__SHORT PROBLEM__.
Reproduce every item below word for word, leaving out the pictures.

__MATERIAL FOR THIS EXERCISE__.
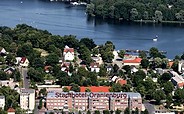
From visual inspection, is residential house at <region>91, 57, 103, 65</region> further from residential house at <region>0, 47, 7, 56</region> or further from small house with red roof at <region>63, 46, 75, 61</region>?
residential house at <region>0, 47, 7, 56</region>

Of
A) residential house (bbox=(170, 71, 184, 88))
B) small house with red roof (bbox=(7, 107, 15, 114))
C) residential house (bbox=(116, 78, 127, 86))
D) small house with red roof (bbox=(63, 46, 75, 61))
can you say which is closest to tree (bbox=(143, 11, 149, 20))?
small house with red roof (bbox=(63, 46, 75, 61))

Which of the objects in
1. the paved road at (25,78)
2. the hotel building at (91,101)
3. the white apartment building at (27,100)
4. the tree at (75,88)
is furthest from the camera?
the paved road at (25,78)

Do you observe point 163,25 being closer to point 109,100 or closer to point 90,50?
point 90,50

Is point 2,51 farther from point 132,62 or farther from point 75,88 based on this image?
point 75,88

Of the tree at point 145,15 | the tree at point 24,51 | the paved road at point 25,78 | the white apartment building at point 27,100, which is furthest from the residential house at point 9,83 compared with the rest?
the tree at point 145,15

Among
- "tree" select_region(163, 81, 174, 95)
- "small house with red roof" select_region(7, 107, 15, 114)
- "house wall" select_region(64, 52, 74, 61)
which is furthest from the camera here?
"house wall" select_region(64, 52, 74, 61)

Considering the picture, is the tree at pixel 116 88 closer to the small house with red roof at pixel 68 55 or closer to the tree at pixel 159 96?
the tree at pixel 159 96
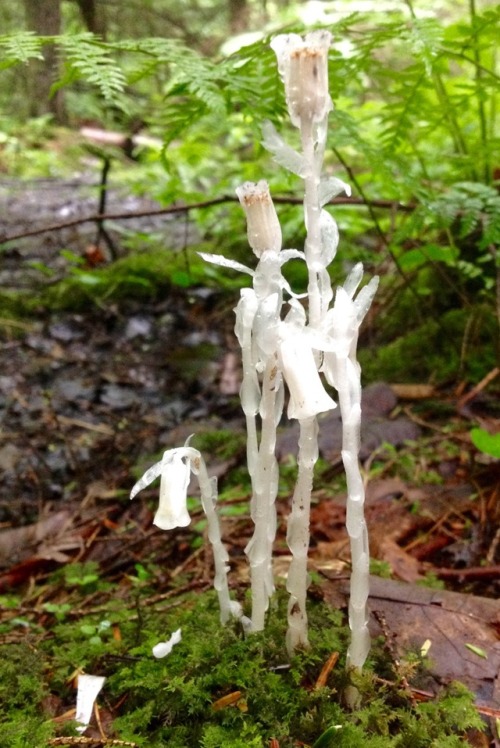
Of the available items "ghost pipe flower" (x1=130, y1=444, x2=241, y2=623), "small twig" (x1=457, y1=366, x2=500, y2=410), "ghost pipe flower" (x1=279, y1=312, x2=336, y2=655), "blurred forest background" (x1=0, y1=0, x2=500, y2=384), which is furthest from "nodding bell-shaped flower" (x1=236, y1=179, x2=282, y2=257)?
"small twig" (x1=457, y1=366, x2=500, y2=410)

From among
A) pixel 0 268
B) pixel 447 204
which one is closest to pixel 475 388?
pixel 447 204

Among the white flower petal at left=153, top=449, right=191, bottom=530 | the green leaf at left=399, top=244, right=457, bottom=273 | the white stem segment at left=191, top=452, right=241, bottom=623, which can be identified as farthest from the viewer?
the green leaf at left=399, top=244, right=457, bottom=273

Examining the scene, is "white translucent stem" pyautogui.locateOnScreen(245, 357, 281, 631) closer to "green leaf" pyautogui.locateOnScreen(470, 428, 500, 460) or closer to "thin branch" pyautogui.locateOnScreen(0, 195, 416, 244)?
"green leaf" pyautogui.locateOnScreen(470, 428, 500, 460)

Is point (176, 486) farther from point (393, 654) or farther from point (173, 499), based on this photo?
point (393, 654)

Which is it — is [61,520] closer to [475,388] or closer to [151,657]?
[151,657]

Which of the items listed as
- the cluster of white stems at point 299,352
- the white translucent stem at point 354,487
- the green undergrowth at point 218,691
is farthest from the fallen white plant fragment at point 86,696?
the white translucent stem at point 354,487

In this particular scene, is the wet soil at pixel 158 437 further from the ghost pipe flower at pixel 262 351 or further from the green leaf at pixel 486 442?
the ghost pipe flower at pixel 262 351

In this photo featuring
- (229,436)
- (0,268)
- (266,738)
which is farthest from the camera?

__WRITTEN SOLUTION__.
From visual inspection, is residential house at <region>91, 57, 103, 65</region> further from residential house at <region>0, 47, 7, 56</region> or further from small house with red roof at <region>63, 46, 75, 61</region>?
residential house at <region>0, 47, 7, 56</region>

Of
A) residential house (bbox=(170, 71, 184, 88))
B) small house with red roof (bbox=(7, 107, 15, 114))
C) residential house (bbox=(116, 78, 127, 86))
D) small house with red roof (bbox=(63, 46, 75, 61))
can you say which is closest to tree (bbox=(143, 11, 149, 20))?
small house with red roof (bbox=(63, 46, 75, 61))

Which of the objects in
1. the paved road at (25,78)
2. the hotel building at (91,101)
3. the white apartment building at (27,100)
4. the tree at (75,88)
is furthest from the camera?
the paved road at (25,78)

Do you observe point 163,25 being closer to point 109,100 or closer to point 90,50?
point 90,50

Is point 2,51 farther from point 132,62 or farther from point 75,88 based on this image?
point 75,88

Of the tree at point 145,15 | the tree at point 24,51 | the paved road at point 25,78 | the white apartment building at point 27,100, which is furthest from the residential house at point 9,83 compared with the rest?
the tree at point 145,15

Among
- "tree" select_region(163, 81, 174, 95)
- "small house with red roof" select_region(7, 107, 15, 114)
- "house wall" select_region(64, 52, 74, 61)
which is furthest from the camera here?
"house wall" select_region(64, 52, 74, 61)

Considering the picture, is the tree at pixel 116 88 closer to the small house with red roof at pixel 68 55 or closer to the tree at pixel 159 96?
the tree at pixel 159 96
Of the available items "ghost pipe flower" (x1=130, y1=444, x2=241, y2=623), "small twig" (x1=457, y1=366, x2=500, y2=410), "ghost pipe flower" (x1=279, y1=312, x2=336, y2=655), "blurred forest background" (x1=0, y1=0, x2=500, y2=384), which is furthest from "nodding bell-shaped flower" (x1=236, y1=179, x2=282, y2=257)?
"small twig" (x1=457, y1=366, x2=500, y2=410)

From among
A) pixel 0 268
B) pixel 447 204
which one is closest to pixel 475 388?
pixel 447 204

Among the white flower petal at left=153, top=449, right=191, bottom=530 | the green leaf at left=399, top=244, right=457, bottom=273 | the white stem segment at left=191, top=452, right=241, bottom=623, which can be identified as farthest from the viewer?
the green leaf at left=399, top=244, right=457, bottom=273

Examining the scene, is "white translucent stem" pyautogui.locateOnScreen(245, 357, 281, 631) closer to "green leaf" pyautogui.locateOnScreen(470, 428, 500, 460) or closer to "thin branch" pyautogui.locateOnScreen(0, 195, 416, 244)?
"green leaf" pyautogui.locateOnScreen(470, 428, 500, 460)

Is point (176, 486) farther from point (393, 654) or farther from point (173, 499), based on this photo?
point (393, 654)

Which is it — is [61,520] closer to [475,388] or closer to [151,657]?
[151,657]

Which of the items listed as
- the cluster of white stems at point 299,352
- the white translucent stem at point 354,487
- the green undergrowth at point 218,691
is farthest from the fallen white plant fragment at point 86,696?
the white translucent stem at point 354,487

In this particular scene, is the wet soil at pixel 158 437 further from the ghost pipe flower at pixel 262 351 or further from the green leaf at pixel 486 442?
the ghost pipe flower at pixel 262 351

In this photo featuring
- (229,436)
- (0,268)
- (266,738)
which is farthest from the camera?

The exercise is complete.